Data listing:

────

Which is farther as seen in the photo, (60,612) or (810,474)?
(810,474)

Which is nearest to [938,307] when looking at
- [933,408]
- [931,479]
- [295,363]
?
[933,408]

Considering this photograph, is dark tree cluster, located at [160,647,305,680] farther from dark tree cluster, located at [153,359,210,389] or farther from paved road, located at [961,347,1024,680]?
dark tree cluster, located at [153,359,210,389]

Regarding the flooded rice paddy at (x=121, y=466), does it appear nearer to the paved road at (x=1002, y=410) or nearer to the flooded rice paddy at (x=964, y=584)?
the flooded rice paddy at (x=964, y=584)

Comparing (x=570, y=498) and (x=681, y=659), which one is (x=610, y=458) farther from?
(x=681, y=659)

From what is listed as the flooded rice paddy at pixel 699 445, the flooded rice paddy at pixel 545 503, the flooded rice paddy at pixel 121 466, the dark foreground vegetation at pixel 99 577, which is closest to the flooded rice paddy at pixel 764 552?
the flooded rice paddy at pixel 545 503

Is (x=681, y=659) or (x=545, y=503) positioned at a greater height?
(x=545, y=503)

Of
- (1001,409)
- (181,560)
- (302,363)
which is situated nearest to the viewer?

────

Stated problem: Reproduce every record above line for line, with no changes to wording, numbers, or punctuation.

Reply:
Which is farther as seen in the photo, (60,612) or (810,474)?
(810,474)

Which is nearest to [938,307] when looking at
- [933,408]
- [931,479]
- [295,363]
?
[933,408]

Considering this photograph, is dark tree cluster, located at [160,647,305,680] farther from dark tree cluster, located at [153,359,210,389] or farther from paved road, located at [961,347,1024,680]?
dark tree cluster, located at [153,359,210,389]

Regarding the flooded rice paddy at (x=121, y=466), does it appear nearer to the paved road at (x=1002, y=410) or nearer to the flooded rice paddy at (x=964, y=584)?
the flooded rice paddy at (x=964, y=584)

Comparing (x=570, y=498) and (x=681, y=659), which one is (x=610, y=458) farther from?
(x=681, y=659)

From what is listed as the flooded rice paddy at pixel 699 445, the flooded rice paddy at pixel 545 503, the flooded rice paddy at pixel 121 466, the dark foreground vegetation at pixel 99 577, which is closest to the flooded rice paddy at pixel 764 552?
the flooded rice paddy at pixel 545 503

Is (x=681, y=659) or (x=545, y=503) positioned at a greater height?
(x=545, y=503)

Of
- (1001,409)
- (181,560)
- (302,363)
which is situated nearest to the viewer?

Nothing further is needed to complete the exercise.